An approach to study recruitment/derecruitment dynamics in a patient-specific computational model of an injured human lung

TL;DR

This paper introduces a novel, patient-specific computational lung model that incorporates airway recruitment and de-recruitment dynamics, enabling better prediction of injury sites and personalized treatment planning for conditions like ARDS.

Contribution

The study develops a spatially resolved, physics-based lung model that uniquely includes airway recruitment dynamics and is tailored to individual patient data from CT images and ventilation measurements.

Findings

Model accurately reproduces clinical ventilation data.

Captures physiologically realistic recruitment and de-recruitment dynamics.

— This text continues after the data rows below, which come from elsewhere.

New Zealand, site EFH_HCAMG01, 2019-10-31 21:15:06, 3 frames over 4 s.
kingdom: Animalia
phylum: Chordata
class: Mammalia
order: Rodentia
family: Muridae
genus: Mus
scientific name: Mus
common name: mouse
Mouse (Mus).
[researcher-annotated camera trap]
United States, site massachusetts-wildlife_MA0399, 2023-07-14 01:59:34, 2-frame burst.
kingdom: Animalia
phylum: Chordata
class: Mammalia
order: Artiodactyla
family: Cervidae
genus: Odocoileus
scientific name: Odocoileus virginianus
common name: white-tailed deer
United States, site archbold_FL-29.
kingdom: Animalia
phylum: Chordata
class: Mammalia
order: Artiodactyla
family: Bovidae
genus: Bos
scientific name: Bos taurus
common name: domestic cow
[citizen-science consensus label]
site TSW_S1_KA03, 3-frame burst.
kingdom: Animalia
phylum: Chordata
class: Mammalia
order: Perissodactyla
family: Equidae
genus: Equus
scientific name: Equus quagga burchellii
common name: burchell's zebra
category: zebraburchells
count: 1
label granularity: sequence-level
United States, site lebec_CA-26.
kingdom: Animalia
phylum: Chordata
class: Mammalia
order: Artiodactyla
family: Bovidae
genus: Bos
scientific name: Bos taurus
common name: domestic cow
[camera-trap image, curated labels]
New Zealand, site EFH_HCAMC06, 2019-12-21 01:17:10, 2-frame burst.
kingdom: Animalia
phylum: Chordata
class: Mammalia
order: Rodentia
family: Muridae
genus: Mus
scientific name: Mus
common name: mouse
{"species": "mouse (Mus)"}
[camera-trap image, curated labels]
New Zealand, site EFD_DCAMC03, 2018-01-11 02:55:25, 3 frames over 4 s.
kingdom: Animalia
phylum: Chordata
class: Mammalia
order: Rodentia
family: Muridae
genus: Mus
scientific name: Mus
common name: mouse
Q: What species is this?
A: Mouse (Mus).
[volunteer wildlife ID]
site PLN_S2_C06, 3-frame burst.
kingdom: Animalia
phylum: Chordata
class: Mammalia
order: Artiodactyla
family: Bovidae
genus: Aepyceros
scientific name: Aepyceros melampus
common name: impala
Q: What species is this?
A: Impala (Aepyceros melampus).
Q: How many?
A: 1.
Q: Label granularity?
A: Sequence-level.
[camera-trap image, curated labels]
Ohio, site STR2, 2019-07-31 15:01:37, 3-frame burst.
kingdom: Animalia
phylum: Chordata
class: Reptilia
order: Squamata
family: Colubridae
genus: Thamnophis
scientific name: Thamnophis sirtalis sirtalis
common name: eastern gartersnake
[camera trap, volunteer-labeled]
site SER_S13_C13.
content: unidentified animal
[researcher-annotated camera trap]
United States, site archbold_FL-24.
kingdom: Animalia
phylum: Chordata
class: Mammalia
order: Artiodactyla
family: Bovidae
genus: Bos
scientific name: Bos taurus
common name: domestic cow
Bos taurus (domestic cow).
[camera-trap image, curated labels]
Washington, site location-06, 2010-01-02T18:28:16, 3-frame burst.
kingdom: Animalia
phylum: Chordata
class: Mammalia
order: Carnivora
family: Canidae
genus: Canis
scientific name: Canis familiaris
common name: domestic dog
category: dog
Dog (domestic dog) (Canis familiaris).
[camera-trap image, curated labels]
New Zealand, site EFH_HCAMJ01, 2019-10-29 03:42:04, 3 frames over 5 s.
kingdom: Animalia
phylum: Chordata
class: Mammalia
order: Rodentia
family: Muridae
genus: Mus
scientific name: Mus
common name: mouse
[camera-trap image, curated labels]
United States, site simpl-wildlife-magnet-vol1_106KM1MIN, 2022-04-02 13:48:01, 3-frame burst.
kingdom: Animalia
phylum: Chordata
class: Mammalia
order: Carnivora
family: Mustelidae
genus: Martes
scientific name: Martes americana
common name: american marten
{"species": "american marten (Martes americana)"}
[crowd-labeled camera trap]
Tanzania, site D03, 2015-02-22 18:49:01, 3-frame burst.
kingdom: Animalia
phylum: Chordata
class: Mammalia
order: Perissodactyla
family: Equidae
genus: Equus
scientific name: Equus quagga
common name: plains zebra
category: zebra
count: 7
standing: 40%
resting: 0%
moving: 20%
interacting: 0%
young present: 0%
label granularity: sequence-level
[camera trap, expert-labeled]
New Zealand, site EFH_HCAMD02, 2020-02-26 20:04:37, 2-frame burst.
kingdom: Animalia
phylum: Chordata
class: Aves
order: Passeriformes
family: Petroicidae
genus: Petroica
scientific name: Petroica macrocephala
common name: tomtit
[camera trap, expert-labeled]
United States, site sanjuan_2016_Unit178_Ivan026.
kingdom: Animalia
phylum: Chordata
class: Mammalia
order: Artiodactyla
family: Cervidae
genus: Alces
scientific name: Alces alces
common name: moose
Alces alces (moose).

Provides spatially detailed insights into lung mechanics and injury risk.

Abstract

We present a new approach for physics-based computational modeling of diseased human lungs. Our main object is the development of a model that takes the novel step of incorporating the dynamics of airway recruitment/de-recruitment into an anatomically accurate, spatially resolved model of respiratory system mechanics, and the relation of these dynamics to airway dimensions and the biophysical properties of the lining fluid. The importance of our approach is that it potentially allows for more accurate predictions of where mechanical stress foci arise in the lungs, since it is at these locations that injury is thought to arise and propagate from. We match the model to data from a patient with Acute Respiratory Distress Syndrome (ARDS) to demonstrate the potential of the model for revealing the underlying derangements in ARDS in a patient-specific manner. To achieve this, the specific geometry of the lung and its heterogeneous pattern of injury are extracted from medical CT images. The mechanical behavior of the model is tailored to the patient's respiratory mechanics using measured ventilation data. In retrospective simulations of various clinically performed, pressure-driven ventilation profiles, the model adequately reproduces clinical quantities measured in the patient such as tidal volume and change in pleural pressure. The model also exhibits physiologically reasonable lung recruitment dynamics and has the spatial resolution to allow the study of local mechanical quantities such as alveolar strains. This modeling approach advances our ability to perform patient-specific studies in silico, opening the way to personalized therapies that will optimize patient outcomes.